*BRIEF*:
Look through the entries for the string "appendChild", and copy each line that holds it.

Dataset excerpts
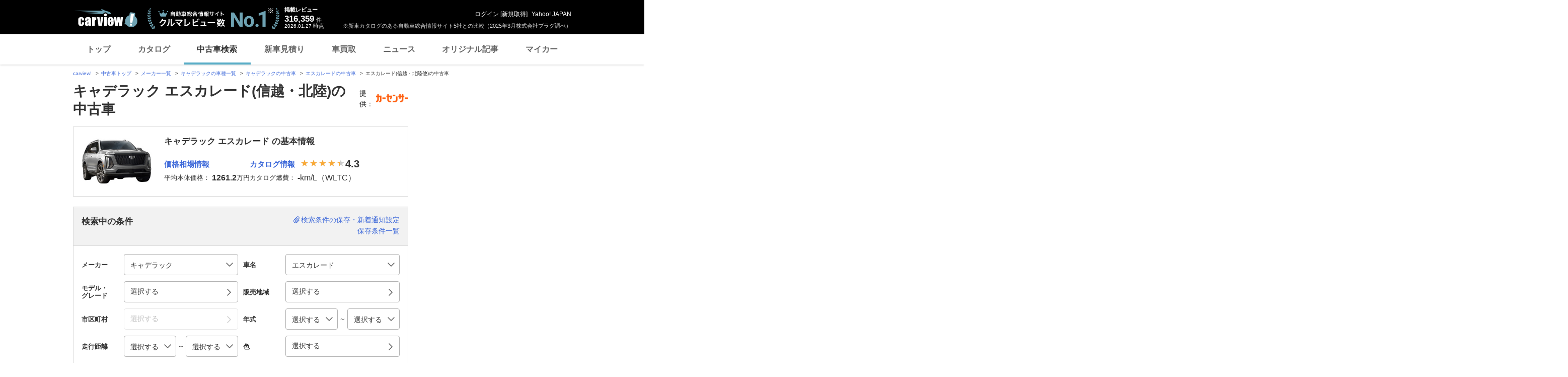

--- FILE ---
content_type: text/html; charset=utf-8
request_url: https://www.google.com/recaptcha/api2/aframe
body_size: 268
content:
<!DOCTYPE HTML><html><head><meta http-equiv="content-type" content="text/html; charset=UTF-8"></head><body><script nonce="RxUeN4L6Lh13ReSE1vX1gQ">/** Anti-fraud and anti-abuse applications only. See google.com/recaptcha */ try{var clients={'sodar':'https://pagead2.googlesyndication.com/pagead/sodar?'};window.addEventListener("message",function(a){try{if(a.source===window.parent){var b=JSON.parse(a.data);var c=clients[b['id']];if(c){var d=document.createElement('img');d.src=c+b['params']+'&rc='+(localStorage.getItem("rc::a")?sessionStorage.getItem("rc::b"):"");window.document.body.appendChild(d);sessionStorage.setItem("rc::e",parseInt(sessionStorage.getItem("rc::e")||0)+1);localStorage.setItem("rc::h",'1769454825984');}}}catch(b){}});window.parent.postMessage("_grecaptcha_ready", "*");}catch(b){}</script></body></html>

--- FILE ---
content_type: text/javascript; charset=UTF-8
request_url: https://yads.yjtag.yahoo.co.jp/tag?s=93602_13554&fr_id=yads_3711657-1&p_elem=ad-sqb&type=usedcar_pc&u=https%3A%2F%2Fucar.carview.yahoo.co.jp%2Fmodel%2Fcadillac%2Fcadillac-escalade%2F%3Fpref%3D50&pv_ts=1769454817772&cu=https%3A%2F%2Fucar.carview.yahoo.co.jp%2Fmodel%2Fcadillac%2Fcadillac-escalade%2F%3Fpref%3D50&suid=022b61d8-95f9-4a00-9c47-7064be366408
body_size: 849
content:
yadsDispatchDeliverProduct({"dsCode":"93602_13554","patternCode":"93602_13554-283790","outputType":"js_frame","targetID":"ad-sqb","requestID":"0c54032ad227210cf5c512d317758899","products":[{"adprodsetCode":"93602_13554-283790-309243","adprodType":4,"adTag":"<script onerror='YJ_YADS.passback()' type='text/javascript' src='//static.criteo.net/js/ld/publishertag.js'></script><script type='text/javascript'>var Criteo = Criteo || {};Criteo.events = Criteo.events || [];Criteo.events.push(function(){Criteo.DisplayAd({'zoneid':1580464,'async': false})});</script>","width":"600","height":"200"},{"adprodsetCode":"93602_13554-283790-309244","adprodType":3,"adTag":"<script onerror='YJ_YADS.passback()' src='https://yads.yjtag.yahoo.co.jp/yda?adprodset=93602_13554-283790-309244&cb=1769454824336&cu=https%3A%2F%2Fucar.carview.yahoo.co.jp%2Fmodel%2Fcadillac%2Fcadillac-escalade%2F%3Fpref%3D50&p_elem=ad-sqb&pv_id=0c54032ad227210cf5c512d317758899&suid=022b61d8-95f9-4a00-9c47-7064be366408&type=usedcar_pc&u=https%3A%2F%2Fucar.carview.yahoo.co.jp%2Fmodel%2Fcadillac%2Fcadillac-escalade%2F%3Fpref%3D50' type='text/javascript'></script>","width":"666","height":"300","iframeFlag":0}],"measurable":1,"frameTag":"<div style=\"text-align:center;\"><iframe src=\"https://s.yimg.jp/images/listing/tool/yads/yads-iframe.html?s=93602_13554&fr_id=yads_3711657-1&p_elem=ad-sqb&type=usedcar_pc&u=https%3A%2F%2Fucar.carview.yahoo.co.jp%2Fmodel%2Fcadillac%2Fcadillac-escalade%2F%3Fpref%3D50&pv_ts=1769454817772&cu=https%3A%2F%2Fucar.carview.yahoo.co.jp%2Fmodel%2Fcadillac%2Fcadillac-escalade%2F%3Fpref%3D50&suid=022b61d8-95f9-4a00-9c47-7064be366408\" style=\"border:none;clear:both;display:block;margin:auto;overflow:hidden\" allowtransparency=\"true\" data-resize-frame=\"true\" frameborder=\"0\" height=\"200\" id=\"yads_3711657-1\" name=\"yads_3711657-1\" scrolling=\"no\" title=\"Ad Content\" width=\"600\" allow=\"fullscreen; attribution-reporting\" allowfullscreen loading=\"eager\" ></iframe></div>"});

==

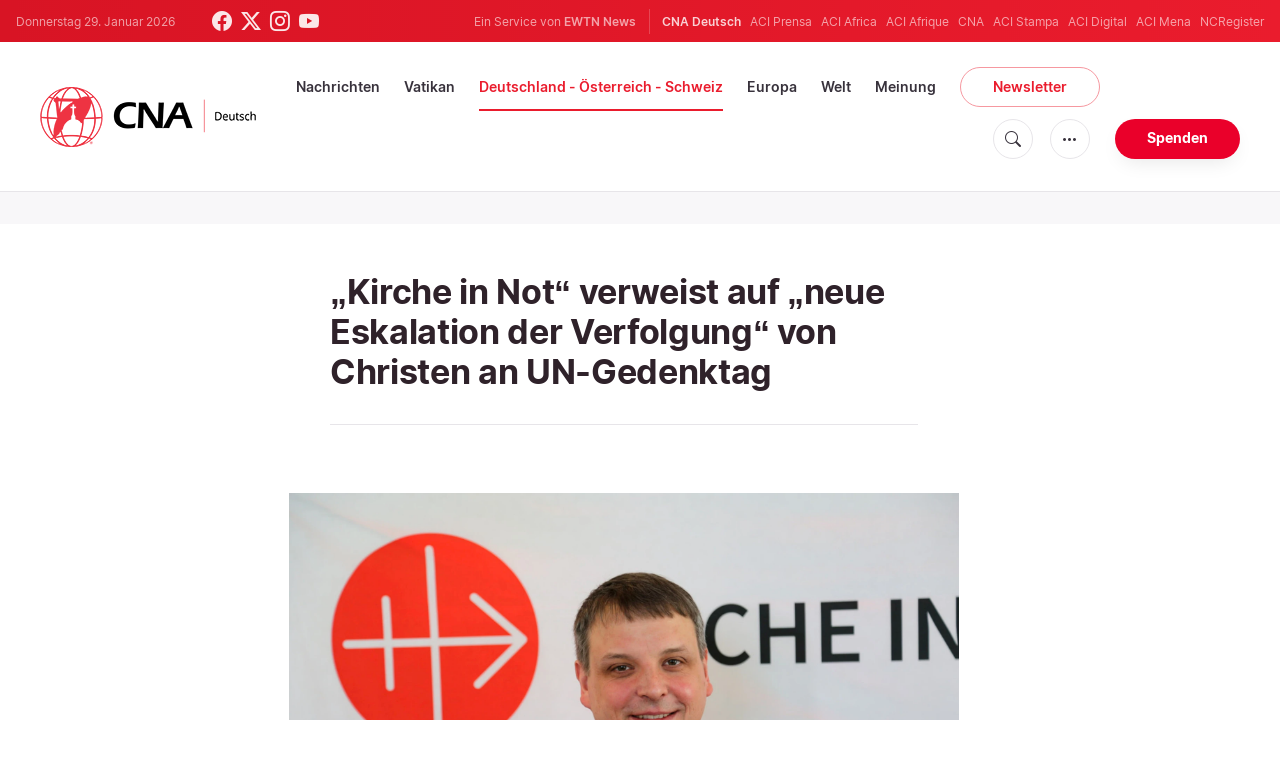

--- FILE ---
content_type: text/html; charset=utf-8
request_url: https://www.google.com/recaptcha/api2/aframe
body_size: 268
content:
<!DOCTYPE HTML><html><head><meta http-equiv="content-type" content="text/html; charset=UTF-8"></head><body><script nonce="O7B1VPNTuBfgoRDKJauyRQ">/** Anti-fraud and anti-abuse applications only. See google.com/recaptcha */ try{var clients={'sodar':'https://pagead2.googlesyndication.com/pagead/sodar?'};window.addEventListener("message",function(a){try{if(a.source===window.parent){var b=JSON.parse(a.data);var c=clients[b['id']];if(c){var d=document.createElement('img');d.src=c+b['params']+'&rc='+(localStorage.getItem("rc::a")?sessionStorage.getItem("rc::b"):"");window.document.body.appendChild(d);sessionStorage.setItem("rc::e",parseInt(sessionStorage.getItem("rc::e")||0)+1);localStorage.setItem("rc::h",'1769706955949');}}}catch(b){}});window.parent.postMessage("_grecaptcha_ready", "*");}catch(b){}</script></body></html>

*TASK SOLUTION*:
<!DOCTYPE HTML><html><head><meta http-equiv="content-type" content="text/html; charset=UTF-8"></head><body><script nonce="RxUeN4L6Lh13ReSE1vX1gQ">/** Anti-fraud and anti-abuse applications only. See google.com/recaptcha */ try{var clients={'sodar':'https://pagead2.googlesyndication.com/pagead/sodar?'};window.addEventListener("message",function(a){try{if(a.source===window.parent){var b=JSON.parse(a.data);var c=clients[b['id']];if(c){var d=document.createElement('img');d.src=c+b['params']+'&rc='+(localStorage.getItem("rc::a")?sessionStorage.getItem("rc::b"):"");window.document.body.appendChild(d);sessionStorage.setItem("rc::e",parseInt(sessionStorage.getItem("rc::e")||0)+1);localStorage.setItem("rc::h",'1769454825984');}}}catch(b){}});window.parent.postMessage("_grecaptcha_ready", "*");}catch(b){}</script></body></html>
<!DOCTYPE HTML><html><head><meta http-equiv="content-type" content="text/html; charset=UTF-8"></head><body><script nonce="O7B1VPNTuBfgoRDKJauyRQ">/** Anti-fraud and anti-abuse applications only. See google.com/recaptcha */ try{var clients={'sodar':'https://pagead2.googlesyndication.com/pagead/sodar?'};window.addEventListener("message",function(a){try{if(a.source===window.parent){var b=JSON.parse(a.data);var c=clients[b['id']];if(c){var d=document.createElement('img');d.src=c+b['params']+'&rc='+(localStorage.getItem("rc::a")?sessionStorage.getItem("rc::b"):"");window.document.body.appendChild(d);sessionStorage.setItem("rc::e",parseInt(sessionStorage.getItem("rc::e")||0)+1);localStorage.setItem("rc::h",'1769706955949');}}}catch(b){}});window.parent.postMessage("_grecaptcha_ready", "*");}catch(b){}</script></body></html>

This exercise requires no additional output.